“All your valuations are to be according to the sanctuary shekel [two-fifths of an ounce], twenty gerahs to the shekel.”-Leviticus 27:25
Verse 25 is an interesting footnote that just kind of sticks out like a sore thumb when reading through Leviticus chapter 27.
We’re told that the standard for paying the redemption money will be the Sanctuary Shekel.
There is a double meaning to this verse.
First, the content of the shekel coin is to be pure silver.
Second, the specific weight of the coin is to be exactly 20 GERAHS.
During this era, there was no such thing as a central treasury that was responsible for minting all the coins and printing all the money the people would use.
In those days, anybody, including your average Joe, could mint their own coins and determine the weight and content of the coins they minted.
The first coins were actually just ugly blobs of silver.
While the metal was still steaming hot and soft, a signet ring would be impressed upon it.
The impression of the signet ring would serve to identify the coin’s owner.
In time, things developed to the point where most kings and rulers made their own coins to be used in their kingdoms.
Hence, the biggest difference between the coins then and coins now is that the metal content of the coins we use today has nothing to do with the coin’s true value.
That’s right.
In ancient times, coins were simply pre-determined amounts of silver and gold.
For instance 5-shekel coin weighed in at 5 shekels’ worth of silver and a 10-shekel coin weighed in at 10 shekels’ worth of silver and so on.
So what we’re being told here in Leviticus 27 is that one shekel is to be 20 gerahs of silver.
A gerah “גרה” is a measurement of weight equal to about 11.36 grams or one-twentieth of a shekel.
In those days, since everybody was minting their own coins, they could determine on their own the weight content of the silver.
Hence, when an Israelite went to the Tabernacle to pay the redemption price of a vow, all of the silver nuggets (coins) he brought had to be weighed by the priest who would then calculate how much the person had to pay based on the Torah standard of 20 gerahs.
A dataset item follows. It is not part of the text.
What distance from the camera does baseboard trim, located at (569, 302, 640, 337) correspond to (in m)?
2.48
When we fast forward many years later to the 1st Temple period during the reign of King Solomon, the priests began minting their own coins.
And by the late 2nd Temple period in Yeshua’s day, the entire priest and Temple institution had become totally corrupt.
In Yeshua’s day, if somebody wanted to redeem themselves of a vow or pay for a sacrificial animal, they had to use the coins minted by the temple.
Jews would travel from every region of the Roman Empire with their perfectly valid coins minted in their hometowns and were forced to exchange them for temple-minted coins.
The reason Yeshua went ballistic on the money changers was because the money changer merchants would buy the coins from the Jewish pilgrims at a low price and exchange them for Temple coins at a price much higher than the value.
And not only that, a commission was also charged with the proceeds going to the Temple.
Hence, we can see that even the High Priest was involved in this nasty business.
And why?
Just so he could make some profit for himself as well.
Human nature has changed much since then, has it?
CONNECTING THIS TEACHING TO THE NEW TESTAMENT
Yeshua entered the Temple grounds
and drove out those who were doing business there,
both the merchants and their customers.
He upset the desks of the money-changers and
knocked over the benches of those who were selling pigeons.
He said to them, “It has been written,
‘My house will be called a house of prayer.’
But you are making it into a den of robbers!”
-Matthew 21:12-13
Steven R. Bruck says
Besides the coins, many people from far away had to exchange their animals for money, then use the money to pay for a sacrificial animal when they go to the Temple in Jerusalem (Deut. 14:25). The animals being sold for sacrifice were very often not acceptable, according to the rule, but they were being sold and at exorbitant prices, as well. Another reasons Yeshua was zealous for His Father’s house.